Draw the energy gradient line and hydraulic gradient line.
Given Data
| Diameter of pipe TC (d₁) | 30 cm = 0.3 m |
| Diameter of pipe RW (d₂) | 60 cm = 0.6 m |
| Pressure at T (PT) | 505 kN/m² = 505 kPa |
| Head loss between C and T | hLTC = 3V²₁/2g |
| Head loss between W and R | hLRW = 2V²₂/2g |
| Turbine head extraction (ht) | 60 m |
| Elevation at T (ZT) | 75 m |
| Elevation at R (ZR) | 30 m |
| Elevation at W (ZW) | 45 m |
| Pressure at W (PW) | 0 (atmospheric) |
1. Cross-sectional Areas of Pipes
Cross-sectional Area of pipe TC (A₁):
A₁ = (π/4) × d₁² = (π/4) × (0.3)² = 0.0707 m²
Cross-sectional Area of pipe RW (A₂):
A₂ = (π/4) × d₂² = (π/4) × (0.6)² = 0.2827 m²
2. Applying Bernoulli’s Equation between T and W
Applying Bernoulli’s equation from T to W, accounting for losses and turbine:
PT/γ + V²T/(2g) + ZT = PW/γ + V²W/(2g) + ZW + hLTC + ht + hLRW
Where:
PT/γ = 505 × 1000 / (1000 × 9.81) = 51.5 m
VT = V₁
ZT = 75 m
PW/γ = 0 (atmospheric pressure)
VW = 0 (at reservoir exit)
ZW = 45 m
hLTC = 3V²₁/(2g)
hLRW = 2V²₂/(2g)
ht = 60 m
Substituting these values:
51.5 + V²₁/(2g) + 75 = 0 + 0 + 45 + 3V²₁/(2g) + 60 + 2V²₂/(2g)
51.5 + V²₁/(2g) + 75 = 105 + 3V²₁/(2g) + 2V²₂/(2g)
51.5 + 75 – 105 = 3V²₁/(2g) – V²₁/(2g) + 2V²₂/(2g)

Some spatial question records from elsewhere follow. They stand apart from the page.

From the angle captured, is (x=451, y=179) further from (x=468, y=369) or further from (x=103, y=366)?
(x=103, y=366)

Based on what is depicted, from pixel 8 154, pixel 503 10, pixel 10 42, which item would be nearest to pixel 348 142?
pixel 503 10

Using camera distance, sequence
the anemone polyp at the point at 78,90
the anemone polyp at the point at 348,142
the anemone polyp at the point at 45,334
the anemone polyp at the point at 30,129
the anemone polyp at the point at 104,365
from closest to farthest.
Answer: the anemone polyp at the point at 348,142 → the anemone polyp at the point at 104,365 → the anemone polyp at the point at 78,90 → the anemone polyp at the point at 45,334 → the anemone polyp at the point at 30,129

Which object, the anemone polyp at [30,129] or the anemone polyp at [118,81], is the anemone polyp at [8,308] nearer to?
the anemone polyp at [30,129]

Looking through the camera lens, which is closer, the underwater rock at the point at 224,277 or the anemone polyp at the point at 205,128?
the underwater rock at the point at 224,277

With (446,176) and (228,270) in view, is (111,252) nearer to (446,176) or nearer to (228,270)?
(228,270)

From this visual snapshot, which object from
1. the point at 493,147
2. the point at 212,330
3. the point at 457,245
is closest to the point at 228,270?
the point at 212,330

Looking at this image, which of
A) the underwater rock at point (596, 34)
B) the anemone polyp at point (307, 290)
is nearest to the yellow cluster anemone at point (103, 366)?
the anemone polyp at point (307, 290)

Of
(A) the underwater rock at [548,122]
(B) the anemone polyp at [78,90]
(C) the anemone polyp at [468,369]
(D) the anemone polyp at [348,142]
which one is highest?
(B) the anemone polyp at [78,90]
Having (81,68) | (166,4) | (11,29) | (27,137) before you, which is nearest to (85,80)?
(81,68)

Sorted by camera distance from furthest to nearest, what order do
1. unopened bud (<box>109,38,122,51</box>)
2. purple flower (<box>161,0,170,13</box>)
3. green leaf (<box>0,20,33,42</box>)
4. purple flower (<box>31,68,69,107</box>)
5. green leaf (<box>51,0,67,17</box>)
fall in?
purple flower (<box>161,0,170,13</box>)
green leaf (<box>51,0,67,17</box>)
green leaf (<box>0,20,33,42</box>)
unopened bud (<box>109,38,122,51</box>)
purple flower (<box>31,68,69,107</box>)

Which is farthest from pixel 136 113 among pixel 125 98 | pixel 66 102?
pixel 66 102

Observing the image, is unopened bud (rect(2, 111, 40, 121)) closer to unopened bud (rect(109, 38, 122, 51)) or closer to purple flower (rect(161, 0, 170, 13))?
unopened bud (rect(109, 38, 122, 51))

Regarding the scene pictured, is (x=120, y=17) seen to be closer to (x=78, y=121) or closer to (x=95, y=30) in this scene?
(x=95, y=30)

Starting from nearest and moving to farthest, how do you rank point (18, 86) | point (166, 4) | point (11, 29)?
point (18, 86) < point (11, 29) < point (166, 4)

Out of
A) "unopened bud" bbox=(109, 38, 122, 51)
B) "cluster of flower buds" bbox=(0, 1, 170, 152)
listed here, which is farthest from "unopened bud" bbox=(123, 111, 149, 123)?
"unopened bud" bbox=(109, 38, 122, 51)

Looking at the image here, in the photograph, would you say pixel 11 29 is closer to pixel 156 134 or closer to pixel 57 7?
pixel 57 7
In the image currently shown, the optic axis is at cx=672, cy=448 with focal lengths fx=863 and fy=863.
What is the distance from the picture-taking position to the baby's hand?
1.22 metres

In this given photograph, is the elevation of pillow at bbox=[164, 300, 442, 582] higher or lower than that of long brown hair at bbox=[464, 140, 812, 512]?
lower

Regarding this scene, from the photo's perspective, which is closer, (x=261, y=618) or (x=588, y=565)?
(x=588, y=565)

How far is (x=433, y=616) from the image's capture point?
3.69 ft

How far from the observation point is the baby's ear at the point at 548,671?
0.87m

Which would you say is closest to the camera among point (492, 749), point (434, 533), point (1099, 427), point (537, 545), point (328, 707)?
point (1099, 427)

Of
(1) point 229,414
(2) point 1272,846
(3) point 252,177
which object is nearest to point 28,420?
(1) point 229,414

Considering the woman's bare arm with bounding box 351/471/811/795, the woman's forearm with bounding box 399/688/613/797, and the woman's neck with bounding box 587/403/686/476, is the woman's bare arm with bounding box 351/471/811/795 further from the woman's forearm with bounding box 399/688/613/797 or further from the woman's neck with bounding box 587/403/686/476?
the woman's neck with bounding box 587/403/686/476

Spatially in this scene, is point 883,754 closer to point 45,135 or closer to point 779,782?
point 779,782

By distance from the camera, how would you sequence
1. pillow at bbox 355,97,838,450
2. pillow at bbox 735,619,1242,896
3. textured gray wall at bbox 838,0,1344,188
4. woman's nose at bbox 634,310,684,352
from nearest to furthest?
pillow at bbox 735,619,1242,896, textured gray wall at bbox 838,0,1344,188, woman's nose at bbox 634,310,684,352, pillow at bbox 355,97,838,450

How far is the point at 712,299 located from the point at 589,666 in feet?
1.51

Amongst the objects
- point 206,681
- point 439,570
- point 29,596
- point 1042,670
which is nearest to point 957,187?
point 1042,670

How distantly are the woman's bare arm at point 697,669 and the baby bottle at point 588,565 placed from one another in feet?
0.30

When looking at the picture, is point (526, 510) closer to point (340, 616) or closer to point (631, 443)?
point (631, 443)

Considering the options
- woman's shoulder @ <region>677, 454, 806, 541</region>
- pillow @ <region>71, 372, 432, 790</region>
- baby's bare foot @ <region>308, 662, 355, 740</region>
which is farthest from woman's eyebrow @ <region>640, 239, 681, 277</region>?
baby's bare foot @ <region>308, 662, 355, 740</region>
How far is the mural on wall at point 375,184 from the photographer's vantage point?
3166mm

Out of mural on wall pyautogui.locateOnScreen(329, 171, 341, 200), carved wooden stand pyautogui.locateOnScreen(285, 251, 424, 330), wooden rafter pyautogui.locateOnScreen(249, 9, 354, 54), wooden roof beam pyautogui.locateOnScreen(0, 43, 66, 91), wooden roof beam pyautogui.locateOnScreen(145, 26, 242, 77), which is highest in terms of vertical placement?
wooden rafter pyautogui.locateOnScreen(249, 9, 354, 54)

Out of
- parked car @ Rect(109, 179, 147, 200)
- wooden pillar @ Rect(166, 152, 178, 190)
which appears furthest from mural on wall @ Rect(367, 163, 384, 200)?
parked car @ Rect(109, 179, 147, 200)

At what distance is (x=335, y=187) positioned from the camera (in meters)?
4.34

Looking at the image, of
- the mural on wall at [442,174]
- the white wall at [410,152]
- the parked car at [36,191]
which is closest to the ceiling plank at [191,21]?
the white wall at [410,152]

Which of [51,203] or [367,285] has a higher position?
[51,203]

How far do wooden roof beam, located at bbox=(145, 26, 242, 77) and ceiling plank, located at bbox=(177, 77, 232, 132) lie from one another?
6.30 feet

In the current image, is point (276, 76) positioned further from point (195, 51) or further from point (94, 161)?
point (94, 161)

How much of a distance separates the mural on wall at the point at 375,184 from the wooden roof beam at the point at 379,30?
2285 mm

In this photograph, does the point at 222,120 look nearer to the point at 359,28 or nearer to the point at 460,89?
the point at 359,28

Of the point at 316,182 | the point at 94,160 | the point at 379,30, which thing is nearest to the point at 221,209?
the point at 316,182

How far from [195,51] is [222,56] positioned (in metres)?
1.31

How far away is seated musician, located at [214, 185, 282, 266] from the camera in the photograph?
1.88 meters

21.5 = 2V²₁/(2g) + 2V²₂/(2g)
21.5 = V²₁/g + V²₂/g
21.5g = V²₁ + V²₂
21.5 × 9.81 = V²₁ + V²₂
210.9 = V²₁ + V²₂ …(a)
3. Using Continuity Equation
From the continuity equation:
A₁ × V₁ = A₂ × V₂
0.0707 × V₁ = 0.2827 × V₂
V₁ = 4 × V₂ …(b)
Substituting equation (b) into equation (a):
210.9 = (4V₂)² + V²₂
210.9 = 16V²₂ + V²₂
210.9 = 17V²₂
V²₂ = 210.9/17 = 12.41
V₂ = 3.52 m/s
Then, using equation (b):
V₁ = 4 × 3.52 = 14.08 m/s
4. Flow Rate Calculation
The flow rate can be calculated using:
Q = A₁ × V₁ = 0.0707 × 14.08 = 0.995 m³/s
5. Calculating Pressure Head at R
Applying Bernoulli’s equation between R and W:
PR/γ + V²R/(2g) + ZR = PW/γ + V²W/(2g) + ZW + hLRW
Where:
PR/γ = unknown (pressure head at R)
VR = V₂ = 3.52 m/s
ZR = 30 m
PW/γ = 0
VW = 0
ZW = 45 m
hLRW = 2V²₂/(2g) = 2 × (3.52)²/(2 × 9.81) = 1.26 m
Substituting these values:
PR/γ + (3.52)²/(2 × 9.81) + 30 = 0 + 0 + 45 + 1.26
PR/γ + 0.63 + 30 = 46.26
PR/γ = 46.26 – 30 – 0.63
PR/γ = 15.63 m
6. Energy and Hydraulic Gradient Lines
Calculating Energy Gradient Line (EGL) elevations:
EGL at T = PT/γ + V²₁/(2g) + ZT = 51.5 + (14.08)²/(2 × 9.81) + 75 = 51.5 + 10.1 + 75 = 136.6 m
EGL at C = EGL at T – hLTC = 136.6 – 3 × (14.08)²/(2 × 9.81) = 136.6 – 30.3 = 106.3 m
EGL at R = EGL at C – ht = 106.3 – 60 = 46.3 m
EGL at W = EGL at R – hLRW = 46.3 – 1.3 = 45 m
Calculating Hydraulic Gradient Line (HGL) elevations:
HGL at T = PT/γ + ZT = 51.5 + 75 = 126.5 m
HGL at C = HGL at T – hLTC = 126.5 – 30.3 = 96.2 m
HGL at R = PR/γ + ZR = 15.63 + 30 = 45.63 m
HGL at W = PW/γ + ZW = 0 + 45 = 45 m
Conclusion
By applying Bernoulli’s equation and the continuity equation to the turbine system, we determined that the flow rate is 0.995 m³/s and the pressure head at point R is 15.63 m. The energy gradient line shows significant drops due to head losses and the turbine’s energy extraction, while the hydraulic gradient line illustrates the change in pressure head plus elevation throughout the system.